Running the autograder¶
The autograder runs per directory. From inside a partial directory you run:
The -p project06 flag tells the grader which test set to use. (One of the action items from this session was fixing -p so it works correctly inside subdirectories.)
Lab 10 observations and the spreadsheet¶
Two practical observations carried over from Lab 10:
- Use a Digital Register for state elements (the PC, and any pipeline-style holding registers) — this improves robustness and avoids subtle latch issues.
- Spreadsheets drive the instruction decoder. For Project 6 you maintain one workbook with four sheets named
part1,part2,part3, andfinal. Each sheet is the decoder ROM contents for that stage. You submit both the.xlsxand a PDF export so the incremental decoder development is visible.
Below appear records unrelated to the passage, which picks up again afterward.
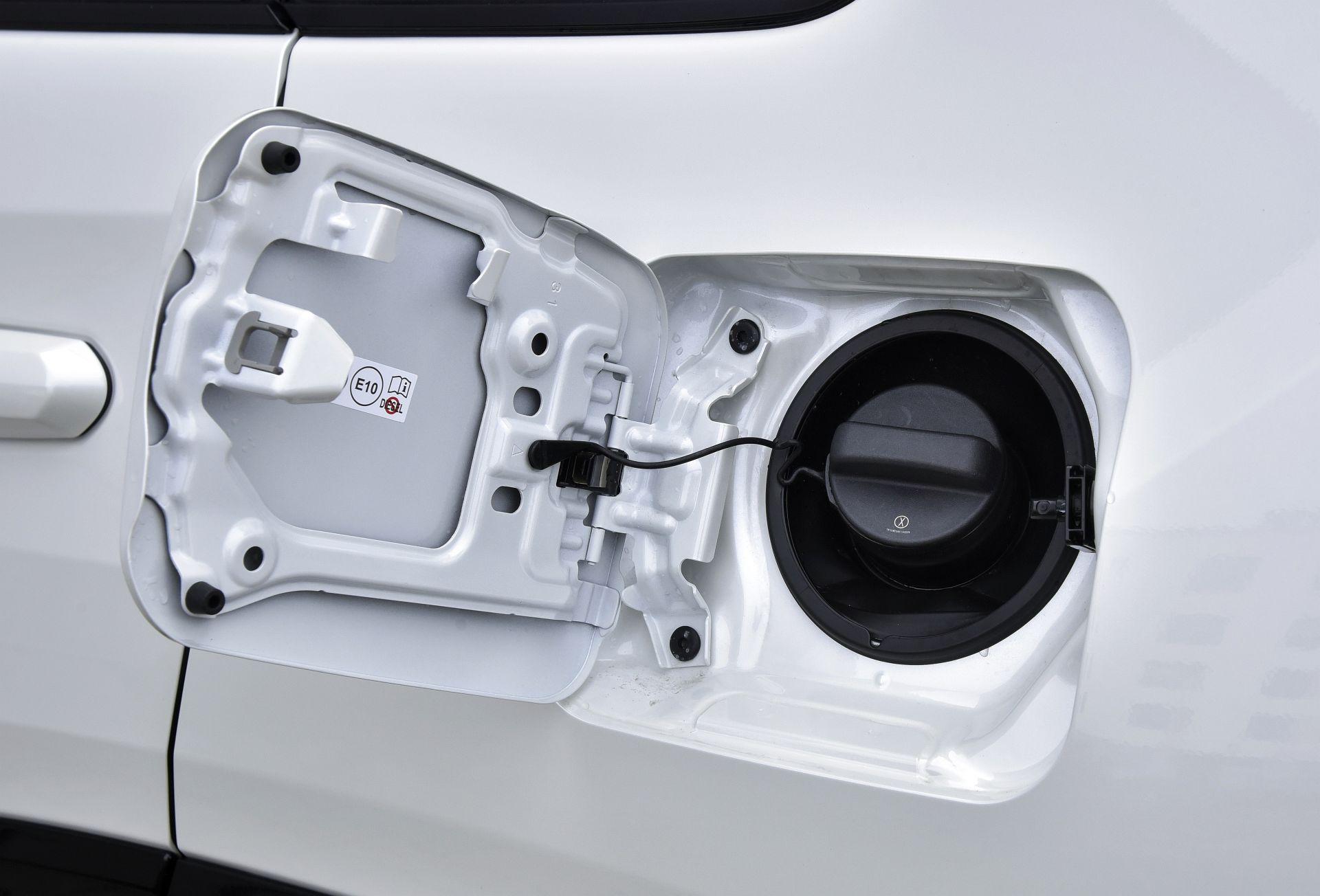 Toyota RAV4 2.5 full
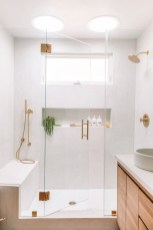 Perfect Master Bathroom Design Ideas For Small Spaces To Have 24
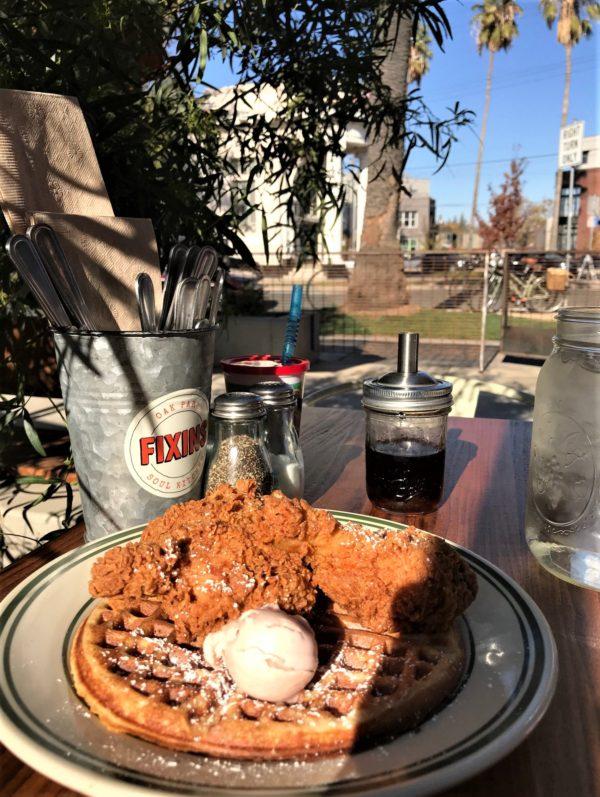 Fixins 2 piece chicken & waffle/Roshá Hester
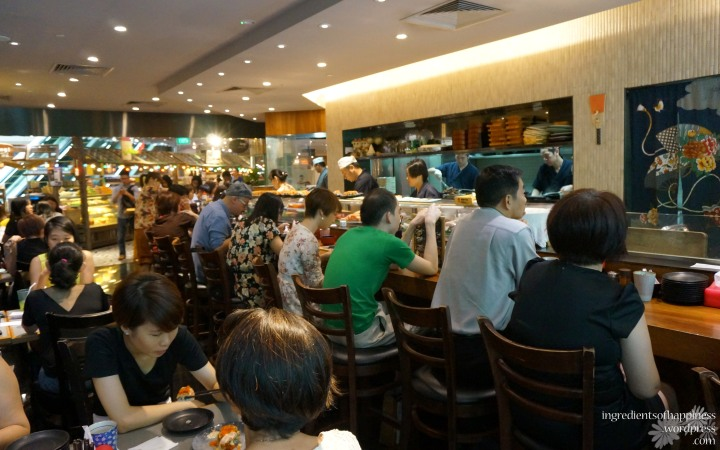 The rather packed Koh Grill & Sushi Bar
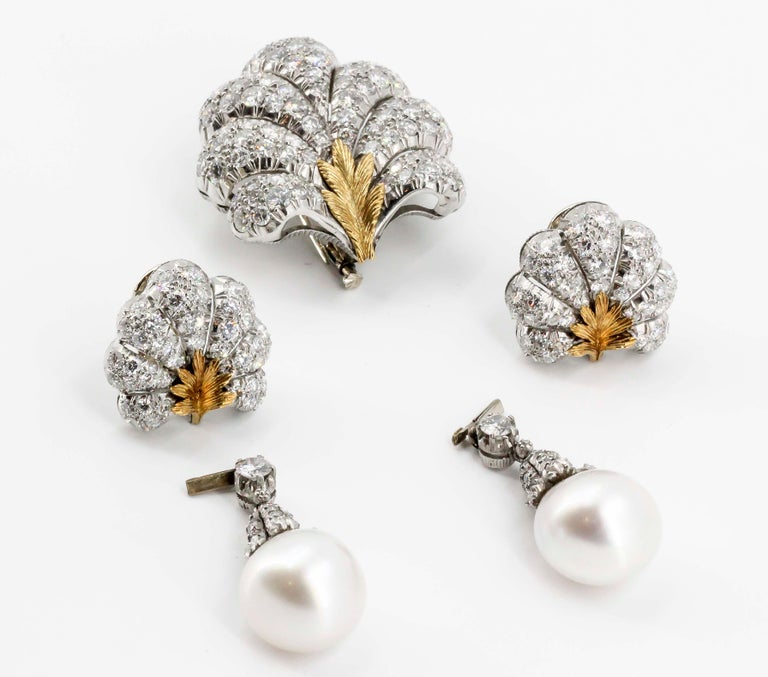 Women's BUCCELLATI Diamond Pearl Platinum 18k Gold Day Night Earrings and Brooch Set For Sale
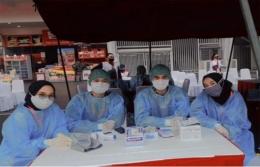 Zahra (kanan) mencari pengalaman sebagai relawan vaksin. foto dok pribadi.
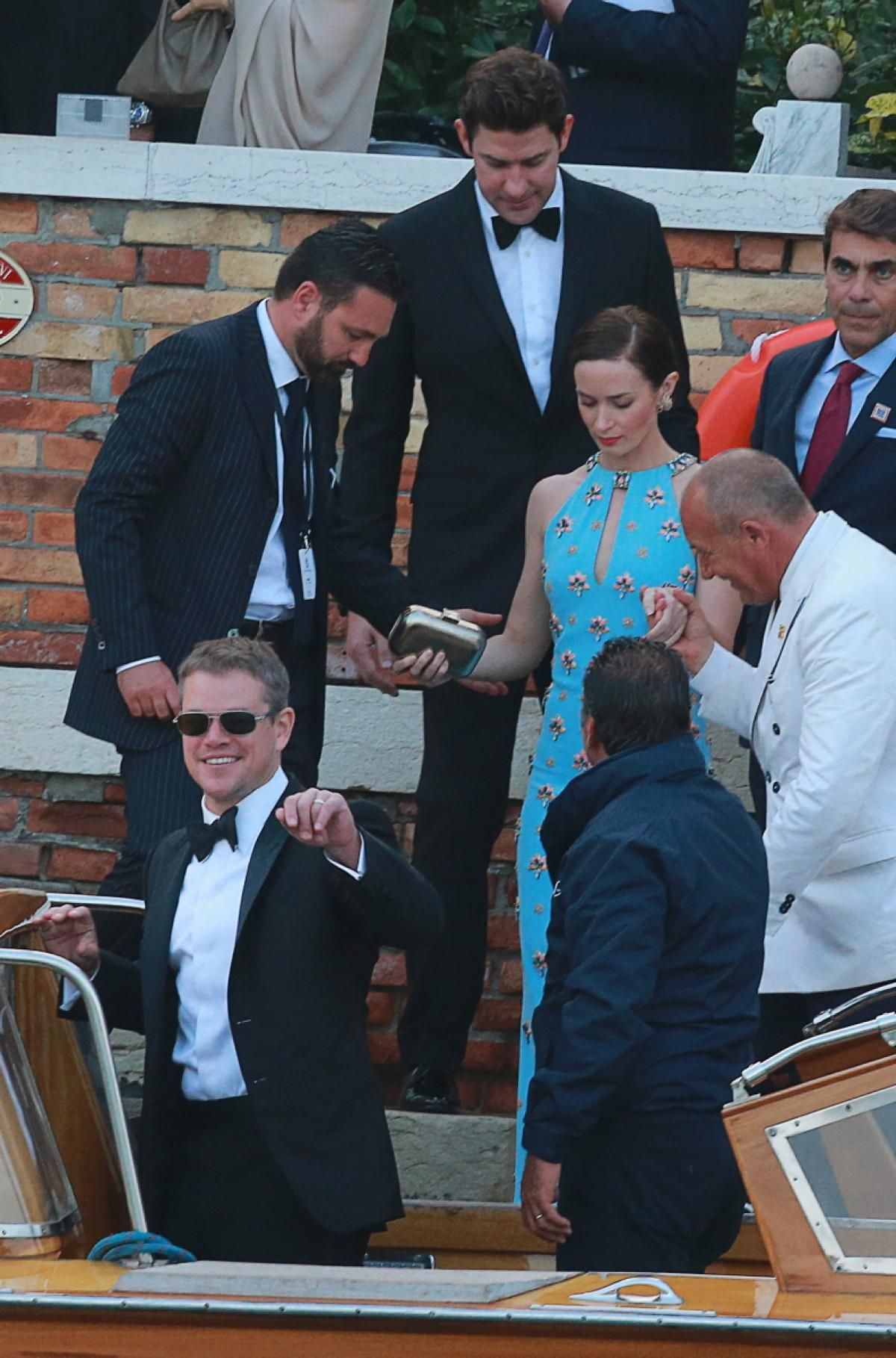 Matt Damon And Emily Blunt Photos Happy Anniversary George And Amal Clooney George Clooney Wedding Matt Damon George Clooney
A potential redundancy was flagged in the Lab 10 spreadsheet — two control columns (informally "PC Select" and "WD Select") may always carry the same value, in which case one could be derived from the other. This is the kind of optimization you can make once a stage is working, never before.
2. Preparing RISC-V Functions to Run on the Processor¶
Our processor is not an operating system. There is no loader, no _start, no C runtime, and no ret address magically sitting in ra when execution begins. So a function that compiled and ran fine under the emulator or on Linux needs a small amount of wrapping before it can run on the bare Digital processor.
There are four rules.
Rule 1 — Write an assembly main¶
Execution begins at the first instruction in Instruction Memory. You must provide a main that sets up arguments and then calls the function under test. The main is responsible for putting parameters into a0, a1, ... before the call.
Rule 2 — No .global¶
.global is a directive for the linker, telling it which symbols are visible to other translation units. We assemble a single self-contained program and there is no linker step that needs it, so drop all .global directives from your test programs.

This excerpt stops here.